Люди, не имеющие выбора среди работодателей, в большинстве являются жертвами мер, принимаемых правительством. Одна такая категория уже упоминалась. Это те, кто обречен на безработицу вследствие законодательно установленного минимума зарплаты. Как уже отмечалось, многие из них пострадали от правительственных мер дважды: плохое обучение плюс высокий минимум зарплаты, препятствующий получению ими подготовки на производстве.

Лица, получающие пособия или социальную помощь, находятся в какой-то степени в аналогичном положении. Им выгодно получить работу только в том случае, если они смогут достаточно заработать, чтобы компенсировать потерю их пособия или другой формы социальной помощи. Может и не найтись такого работодателя, который сможет платить столько за их услуги. Это также справедливо для людей моложе 72 лет, получающих выплаты по линии социального страхования. Они теряют пособия, если начинают зарабатывать больше определенной скромной величины. Это — основная причина того, что в предыдущие десятилетия доля работающих мужчин старше 65 лет сократилась с 45% в 1950 году до 20% в 1977-м.

УСЛОВИЕ ЗАДАНИЯ
Продолжите, пожалуйста, текст о людях, лишённых выбора работодателя, начиная сразу после его последнего предложения. Список далее — отдельный материал.

ИЗВЛЕЧЁННЫЕ ДАННЫЕ

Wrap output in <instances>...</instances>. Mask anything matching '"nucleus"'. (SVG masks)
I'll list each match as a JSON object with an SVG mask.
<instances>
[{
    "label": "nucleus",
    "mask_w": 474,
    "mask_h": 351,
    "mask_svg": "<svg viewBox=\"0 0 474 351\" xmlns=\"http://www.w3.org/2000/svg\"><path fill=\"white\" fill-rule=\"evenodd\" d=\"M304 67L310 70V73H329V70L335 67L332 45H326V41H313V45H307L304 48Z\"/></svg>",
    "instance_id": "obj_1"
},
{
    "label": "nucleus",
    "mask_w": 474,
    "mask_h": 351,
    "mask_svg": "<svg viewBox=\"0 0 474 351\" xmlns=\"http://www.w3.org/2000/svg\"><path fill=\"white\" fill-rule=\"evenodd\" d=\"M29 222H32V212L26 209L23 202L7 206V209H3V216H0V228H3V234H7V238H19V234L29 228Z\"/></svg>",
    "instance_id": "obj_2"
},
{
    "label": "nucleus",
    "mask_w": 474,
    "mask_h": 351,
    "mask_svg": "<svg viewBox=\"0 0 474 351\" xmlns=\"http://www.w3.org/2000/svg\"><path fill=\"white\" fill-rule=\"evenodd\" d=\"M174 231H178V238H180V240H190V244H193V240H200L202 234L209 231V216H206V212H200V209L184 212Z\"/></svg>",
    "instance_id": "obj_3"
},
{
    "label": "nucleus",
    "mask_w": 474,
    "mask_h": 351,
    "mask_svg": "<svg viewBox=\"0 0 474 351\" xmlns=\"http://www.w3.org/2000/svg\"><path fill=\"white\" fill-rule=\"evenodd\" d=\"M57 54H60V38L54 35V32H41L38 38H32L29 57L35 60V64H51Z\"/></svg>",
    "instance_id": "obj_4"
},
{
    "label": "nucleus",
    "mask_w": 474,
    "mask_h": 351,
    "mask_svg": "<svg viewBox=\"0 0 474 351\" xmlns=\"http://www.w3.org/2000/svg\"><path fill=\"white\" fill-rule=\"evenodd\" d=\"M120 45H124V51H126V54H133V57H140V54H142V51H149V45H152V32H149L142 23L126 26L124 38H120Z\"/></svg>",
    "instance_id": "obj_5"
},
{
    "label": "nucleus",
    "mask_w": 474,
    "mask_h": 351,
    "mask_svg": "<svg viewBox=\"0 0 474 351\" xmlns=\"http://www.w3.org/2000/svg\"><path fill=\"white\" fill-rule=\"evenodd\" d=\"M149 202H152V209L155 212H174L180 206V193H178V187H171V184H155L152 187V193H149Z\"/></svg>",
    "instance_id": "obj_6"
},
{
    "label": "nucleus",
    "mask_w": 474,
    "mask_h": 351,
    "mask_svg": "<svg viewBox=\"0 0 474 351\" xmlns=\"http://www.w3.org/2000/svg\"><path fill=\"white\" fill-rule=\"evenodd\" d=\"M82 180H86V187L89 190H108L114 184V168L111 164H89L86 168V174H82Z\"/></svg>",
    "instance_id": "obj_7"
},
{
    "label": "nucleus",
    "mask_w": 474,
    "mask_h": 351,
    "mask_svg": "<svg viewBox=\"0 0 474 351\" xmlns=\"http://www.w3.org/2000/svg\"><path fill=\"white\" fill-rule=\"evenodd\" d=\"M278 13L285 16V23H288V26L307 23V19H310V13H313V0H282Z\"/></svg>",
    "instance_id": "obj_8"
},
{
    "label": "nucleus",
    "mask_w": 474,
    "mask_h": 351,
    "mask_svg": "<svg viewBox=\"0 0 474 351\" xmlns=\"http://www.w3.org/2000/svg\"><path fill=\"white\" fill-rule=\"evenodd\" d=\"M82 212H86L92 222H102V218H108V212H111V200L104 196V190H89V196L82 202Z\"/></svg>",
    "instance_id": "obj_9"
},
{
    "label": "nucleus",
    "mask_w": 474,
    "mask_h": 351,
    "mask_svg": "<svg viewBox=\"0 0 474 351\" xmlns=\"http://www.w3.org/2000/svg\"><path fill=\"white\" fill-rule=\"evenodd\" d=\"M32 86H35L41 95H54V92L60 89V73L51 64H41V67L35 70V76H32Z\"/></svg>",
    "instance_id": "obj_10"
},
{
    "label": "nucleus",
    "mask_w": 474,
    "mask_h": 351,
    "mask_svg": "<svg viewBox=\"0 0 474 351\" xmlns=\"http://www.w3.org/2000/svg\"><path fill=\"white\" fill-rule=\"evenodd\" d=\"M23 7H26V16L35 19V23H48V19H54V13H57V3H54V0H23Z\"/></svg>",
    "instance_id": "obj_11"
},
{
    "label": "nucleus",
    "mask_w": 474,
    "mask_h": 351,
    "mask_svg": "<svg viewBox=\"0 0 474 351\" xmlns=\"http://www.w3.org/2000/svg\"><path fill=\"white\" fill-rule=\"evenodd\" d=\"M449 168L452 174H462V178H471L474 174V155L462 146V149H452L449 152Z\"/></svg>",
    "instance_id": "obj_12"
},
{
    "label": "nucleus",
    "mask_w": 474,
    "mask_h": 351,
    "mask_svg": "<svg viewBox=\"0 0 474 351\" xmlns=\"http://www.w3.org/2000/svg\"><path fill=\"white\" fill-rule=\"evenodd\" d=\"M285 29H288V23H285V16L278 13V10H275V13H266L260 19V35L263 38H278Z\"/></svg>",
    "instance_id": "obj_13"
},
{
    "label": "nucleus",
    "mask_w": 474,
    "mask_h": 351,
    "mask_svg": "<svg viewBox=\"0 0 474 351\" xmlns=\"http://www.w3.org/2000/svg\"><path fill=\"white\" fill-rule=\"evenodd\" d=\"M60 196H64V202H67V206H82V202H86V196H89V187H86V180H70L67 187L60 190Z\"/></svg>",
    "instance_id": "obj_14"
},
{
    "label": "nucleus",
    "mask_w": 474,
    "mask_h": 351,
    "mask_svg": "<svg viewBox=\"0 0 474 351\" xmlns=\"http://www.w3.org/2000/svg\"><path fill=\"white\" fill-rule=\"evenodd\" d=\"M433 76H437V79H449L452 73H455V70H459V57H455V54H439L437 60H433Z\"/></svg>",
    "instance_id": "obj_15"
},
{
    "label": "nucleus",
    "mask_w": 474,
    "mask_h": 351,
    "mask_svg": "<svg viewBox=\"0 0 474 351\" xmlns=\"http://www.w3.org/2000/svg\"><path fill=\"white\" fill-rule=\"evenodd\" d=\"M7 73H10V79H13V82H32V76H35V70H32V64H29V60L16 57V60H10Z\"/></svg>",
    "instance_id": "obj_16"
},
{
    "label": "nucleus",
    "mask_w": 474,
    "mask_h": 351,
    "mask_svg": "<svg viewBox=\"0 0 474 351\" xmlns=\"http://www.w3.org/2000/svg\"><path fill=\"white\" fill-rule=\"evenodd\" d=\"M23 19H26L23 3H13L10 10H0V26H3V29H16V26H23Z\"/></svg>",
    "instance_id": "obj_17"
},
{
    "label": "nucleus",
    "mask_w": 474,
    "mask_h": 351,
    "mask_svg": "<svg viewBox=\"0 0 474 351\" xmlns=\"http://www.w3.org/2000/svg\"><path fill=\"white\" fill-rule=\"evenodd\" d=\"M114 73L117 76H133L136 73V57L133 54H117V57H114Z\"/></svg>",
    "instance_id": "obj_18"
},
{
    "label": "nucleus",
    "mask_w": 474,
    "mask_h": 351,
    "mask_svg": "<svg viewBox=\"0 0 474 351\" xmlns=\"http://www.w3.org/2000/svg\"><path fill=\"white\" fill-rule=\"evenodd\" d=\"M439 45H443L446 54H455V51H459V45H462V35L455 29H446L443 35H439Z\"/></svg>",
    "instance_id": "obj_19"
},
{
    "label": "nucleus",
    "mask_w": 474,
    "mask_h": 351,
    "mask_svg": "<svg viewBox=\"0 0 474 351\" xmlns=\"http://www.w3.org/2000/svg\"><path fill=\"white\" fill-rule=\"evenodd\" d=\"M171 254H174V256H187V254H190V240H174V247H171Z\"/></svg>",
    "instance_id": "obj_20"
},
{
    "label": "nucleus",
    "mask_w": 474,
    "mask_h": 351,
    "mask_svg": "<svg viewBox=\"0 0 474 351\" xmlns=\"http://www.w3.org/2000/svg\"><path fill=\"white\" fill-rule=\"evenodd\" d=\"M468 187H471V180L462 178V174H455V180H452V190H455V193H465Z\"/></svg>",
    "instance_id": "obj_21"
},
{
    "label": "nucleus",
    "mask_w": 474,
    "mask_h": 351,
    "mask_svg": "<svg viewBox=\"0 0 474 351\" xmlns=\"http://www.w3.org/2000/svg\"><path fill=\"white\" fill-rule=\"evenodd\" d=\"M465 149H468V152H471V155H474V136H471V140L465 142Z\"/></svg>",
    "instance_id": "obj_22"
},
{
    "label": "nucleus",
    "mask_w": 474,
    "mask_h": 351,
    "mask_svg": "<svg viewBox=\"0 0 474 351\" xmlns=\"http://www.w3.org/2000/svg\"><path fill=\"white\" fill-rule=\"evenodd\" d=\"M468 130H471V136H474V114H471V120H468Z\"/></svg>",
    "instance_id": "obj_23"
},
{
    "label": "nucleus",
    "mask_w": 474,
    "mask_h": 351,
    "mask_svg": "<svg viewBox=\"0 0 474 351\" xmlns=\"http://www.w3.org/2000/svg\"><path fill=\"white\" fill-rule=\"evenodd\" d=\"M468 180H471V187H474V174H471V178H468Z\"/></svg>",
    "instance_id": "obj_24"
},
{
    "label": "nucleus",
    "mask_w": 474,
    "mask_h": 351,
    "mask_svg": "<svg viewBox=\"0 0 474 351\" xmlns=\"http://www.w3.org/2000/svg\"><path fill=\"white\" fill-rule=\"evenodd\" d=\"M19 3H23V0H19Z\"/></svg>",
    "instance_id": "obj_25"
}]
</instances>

ОТВЕТ К ЗАДАНИЮ
Другие работодатели

Для большинства работников наиболее надежной и эффективной защитой является наличие множества работодателей. Как мы уже видели, человек, имеющий только одного возможного работодателя, мало или совсем не защищен. Защиту работнику обеспечивают работодатели, желающие нанять его. В силу потребности в его услугах работодатель заинтересован оплачивать ему полную стоимость его труда. Если этого не сделает его собственный работодатель, то с готовностью сделает кто-то другой. Конкуренция за его услуги — вот что является реальной защитой работника.

Очевидно, конкуренция со стороны других работодателей иногда бывает сильной, а иногда слабой. Существует масса препятствий, и отсутствует информация о возможностях. Для работодателей может оказаться слишком накладным искать нужных им работников, а для последних — находить желаемых работодателей. Это несовершенный мир, и поэтому конкуренция не обеспечивает полной защиты. Тем не менее конкуренция является лучшей, или, что то же самое, наименее худшей, из всех придуманных или найденных до настоящего времени формой защиты для большинства работников.

Конкуренция является тем свойством свободного рынка, с которым мы постоянно сталкиваемся. Работник защищен от своего работодателя наличием других работодателей, которые могут нанять его. Работодатель защищен от эксплуатации со стороны своих работников наличием других работников, которых он может нанять. Потребитель защищен от эксплуатации со стороны продавца существованием других продавцов, у которых он может купить.

Почему мы имеем негодную почтовую службу? Неудовлетворительное пассажирское обслуживание на поездах дальнего следования? Плохие школы? Потому что во всех этих случаях есть только одно место, где мы можем получить услугу.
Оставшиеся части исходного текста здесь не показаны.